Task to complete:
Print the following rows word for word, including every line.

Data excerpts:
——

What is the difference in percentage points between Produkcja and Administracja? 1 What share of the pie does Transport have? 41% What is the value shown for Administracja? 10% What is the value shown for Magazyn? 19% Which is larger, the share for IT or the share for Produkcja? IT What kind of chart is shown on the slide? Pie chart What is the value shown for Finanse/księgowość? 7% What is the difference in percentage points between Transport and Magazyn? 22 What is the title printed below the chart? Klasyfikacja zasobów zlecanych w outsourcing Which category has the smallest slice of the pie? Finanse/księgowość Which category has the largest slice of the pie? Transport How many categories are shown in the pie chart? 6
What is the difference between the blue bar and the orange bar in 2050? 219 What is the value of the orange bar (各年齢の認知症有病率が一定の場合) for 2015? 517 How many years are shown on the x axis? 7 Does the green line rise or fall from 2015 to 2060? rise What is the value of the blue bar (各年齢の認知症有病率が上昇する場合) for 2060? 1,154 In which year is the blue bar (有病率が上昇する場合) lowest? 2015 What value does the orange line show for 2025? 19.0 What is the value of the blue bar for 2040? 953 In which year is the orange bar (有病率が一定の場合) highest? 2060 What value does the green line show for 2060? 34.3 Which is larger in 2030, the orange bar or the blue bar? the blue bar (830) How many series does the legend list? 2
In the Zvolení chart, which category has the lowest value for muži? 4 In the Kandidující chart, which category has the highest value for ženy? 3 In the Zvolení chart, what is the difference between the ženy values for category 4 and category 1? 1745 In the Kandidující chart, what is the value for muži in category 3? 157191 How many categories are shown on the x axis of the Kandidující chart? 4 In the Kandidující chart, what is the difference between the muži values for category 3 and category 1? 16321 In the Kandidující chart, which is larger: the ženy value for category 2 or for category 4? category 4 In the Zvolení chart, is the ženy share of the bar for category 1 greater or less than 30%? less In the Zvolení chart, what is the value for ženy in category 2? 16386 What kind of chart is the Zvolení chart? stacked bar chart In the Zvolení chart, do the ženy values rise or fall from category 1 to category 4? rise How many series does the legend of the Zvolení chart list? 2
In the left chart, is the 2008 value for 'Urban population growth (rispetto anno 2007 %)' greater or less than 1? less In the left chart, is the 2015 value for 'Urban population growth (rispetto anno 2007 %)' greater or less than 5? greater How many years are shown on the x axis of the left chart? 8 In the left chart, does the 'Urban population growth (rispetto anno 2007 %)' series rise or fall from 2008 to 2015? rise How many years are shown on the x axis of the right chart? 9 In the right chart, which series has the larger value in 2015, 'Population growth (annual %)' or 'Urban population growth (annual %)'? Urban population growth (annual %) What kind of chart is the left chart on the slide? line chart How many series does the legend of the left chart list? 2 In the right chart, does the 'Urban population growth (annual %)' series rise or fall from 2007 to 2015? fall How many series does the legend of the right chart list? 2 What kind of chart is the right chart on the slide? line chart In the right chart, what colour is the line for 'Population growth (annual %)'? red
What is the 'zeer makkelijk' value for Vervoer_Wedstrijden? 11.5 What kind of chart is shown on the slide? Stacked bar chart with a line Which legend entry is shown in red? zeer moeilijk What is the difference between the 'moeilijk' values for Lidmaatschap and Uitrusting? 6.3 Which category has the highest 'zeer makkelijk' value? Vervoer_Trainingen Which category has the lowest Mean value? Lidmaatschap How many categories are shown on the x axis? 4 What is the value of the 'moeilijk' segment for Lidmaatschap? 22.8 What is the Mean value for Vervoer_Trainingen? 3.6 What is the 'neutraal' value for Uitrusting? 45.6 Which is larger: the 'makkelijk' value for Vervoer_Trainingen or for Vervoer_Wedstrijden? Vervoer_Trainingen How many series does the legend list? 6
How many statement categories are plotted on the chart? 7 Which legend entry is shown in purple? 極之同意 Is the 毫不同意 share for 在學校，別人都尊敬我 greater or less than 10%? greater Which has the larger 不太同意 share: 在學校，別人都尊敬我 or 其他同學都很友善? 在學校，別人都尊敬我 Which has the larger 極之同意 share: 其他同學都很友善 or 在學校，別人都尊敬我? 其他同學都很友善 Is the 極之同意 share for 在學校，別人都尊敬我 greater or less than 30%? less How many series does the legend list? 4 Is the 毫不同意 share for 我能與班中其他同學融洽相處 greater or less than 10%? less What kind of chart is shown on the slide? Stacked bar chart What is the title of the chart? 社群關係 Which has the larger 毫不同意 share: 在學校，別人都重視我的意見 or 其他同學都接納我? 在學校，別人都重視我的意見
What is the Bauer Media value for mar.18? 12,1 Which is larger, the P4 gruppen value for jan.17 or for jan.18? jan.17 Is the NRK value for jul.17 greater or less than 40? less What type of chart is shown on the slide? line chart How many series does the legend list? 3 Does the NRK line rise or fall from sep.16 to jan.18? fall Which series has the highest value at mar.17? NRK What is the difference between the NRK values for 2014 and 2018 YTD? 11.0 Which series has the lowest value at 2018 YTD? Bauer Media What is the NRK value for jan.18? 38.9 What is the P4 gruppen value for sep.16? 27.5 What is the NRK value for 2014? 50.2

——

Solution for this problem:
What is the difference in percentage points between Produkcja and Administracja? 1 What share of the pie does Transport have? 41% What is the value shown for Administracja? 10% What is the value shown for Magazyn? 19% Which is larger, the share for IT or the share for Produkcja? IT What kind of chart is shown on the slide? Pie chart What is the value shown for Finanse/księgowość? 7% What is the difference in percentage points between Transport and Magazyn? 22 What is the title printed below the chart? Klasyfikacja zasobów zlecanych w outsourcing Which category has the smallest slice of the pie? Finanse/księgowość Which category has the largest slice of the pie? Transport How many categories are shown in the pie chart? 6
What is the difference between the blue bar and the orange bar in 2050? 219 What is the value of the orange bar (各年齢の認知症有病率が一定の場合) for 2015? 517 How many years are shown on the x axis? 7 Does the green line rise or fall from 2015 to 2060? rise What is the value of the blue bar (各年齢の認知症有病率が上昇する場合) for 2060? 1,154 In which year is the blue bar (有病率が上昇する場合) lowest? 2015 What value does the orange line show for 2025? 19.0 What is the value of the blue bar for 2040? 953 In which year is the orange bar (有病率が一定の場合) highest? 2060 What value does the green line show for 2060? 34.3 Which is larger in 2030, the orange bar or the blue bar? the blue bar (830) How many series does the legend list? 2
In the Zvolení chart, which category has the lowest value for muži? 4 In the Kandidující chart, which category has the highest value for ženy? 3 In the Zvolení chart, what is the difference between the ženy values for category 4 and category 1? 1745 In the Kandidující chart, what is the value for muži in category 3? 157191 How many categories are shown on the x axis of the Kandidující chart? 4 In the Kandidující chart, what is the difference between the muži values for category 3 and category 1? 16321 In the Kandidující chart, which is larger: the ženy value for category 2 or for category 4? category 4 In the Zvolení chart, is the ženy share of the bar for category 1 greater or less than 30%? less In the Zvolení chart, what is the value for ženy in category 2? 16386 What kind of chart is the Zvolení chart? stacked bar chart In the Zvolení chart, do the ženy values rise or fall from category 1 to category 4? rise How many series does the legend of the Zvolení chart list? 2
In the left chart, is the 2008 value for 'Urban population growth (rispetto anno 2007 %)' greater or less than 1? less In the left chart, is the 2015 value for 'Urban population growth (rispetto anno 2007 %)' greater or less than 5? greater How many years are shown on the x axis of the left chart? 8 In the left chart, does the 'Urban population growth (rispetto anno 2007 %)' series rise or fall from 2008 to 2015? rise How many years are shown on the x axis of the right chart? 9 In the right chart, which series has the larger value in 2015, 'Population growth (annual %)' or 'Urban population growth (annual %)'? Urban population growth (annual %) What kind of chart is the left chart on the slide? line chart How many series does the legend of the left chart list? 2 In the right chart, does the 'Urban population growth (annual %)' series rise or fall from 2007 to 2015? fall How many series does the legend of the right chart list? 2 What kind of chart is the right chart on the slide? line chart In the right chart, what colour is the line for 'Population growth (annual %)'? red
What is the 'zeer makkelijk' value for Vervoer_Wedstrijden? 11.5 What kind of chart is shown on the slide? Stacked bar chart with a line Which legend entry is shown in red? zeer moeilijk What is the difference between the 'moeilijk' values for Lidmaatschap and Uitrusting? 6.3 Which category has the highest 'zeer makkelijk' value? Vervoer_Trainingen Which category has the lowest Mean value? Lidmaatschap How many categories are shown on the x axis? 4 What is the value of the 'moeilijk' segment for Lidmaatschap? 22.8 What is the Mean value for Vervoer_Trainingen? 3.6 What is the 'neutraal' value for Uitrusting? 45.6 Which is larger: the 'makkelijk' value for Vervoer_Trainingen or for Vervoer_Wedstrijden? Vervoer_Trainingen How many series does the legend list? 6
How many statement categories are plotted on the chart? 7 Which legend entry is shown in purple? 極之同意 Is the 毫不同意 share for 在學校，別人都尊敬我 greater or less than 10%? greater Which has the larger 不太同意 share: 在學校，別人都尊敬我 or 其他同學都很友善? 在學校，別人都尊敬我 Which has the larger 極之同意 share: 其他同學都很友善 or 在學校，別人都尊敬我? 其他同學都很友善 Is the 極之同意 share for 在學校，別人都尊敬我 greater or less than 30%? less How many series does the legend list? 4 Is the 毫不同意 share for 我能與班中其他同學融洽相處 greater or less than 10%? less What kind of chart is shown on the slide? Stacked bar chart What is the title of the chart? 社群關係 Which has the larger 毫不同意 share: 在學校，別人都重視我的意見 or 其他同學都接納我? 在學校，別人都重視我的意見
What is the Bauer Media value for mar.18? 12,1 Which is larger, the P4 gruppen value for jan.17 or for jan.18? jan.17 Is the NRK value for jul.17 greater or less than 40? less What type of chart is shown on the slide? line chart How many series does the legend list? 3 Does the NRK line rise or fall from sep.16 to jan.18? fall Which series has the highest value at mar.17? NRK What is the difference between the NRK values for 2014 and 2018 YTD? 11.0 Which series has the lowest value at 2018 YTD? Bauer Media What is the NRK value for jan.18? 38.9 What is the P4 gruppen value for sep.16? 27.5 What is the NRK value for 2014? 50.2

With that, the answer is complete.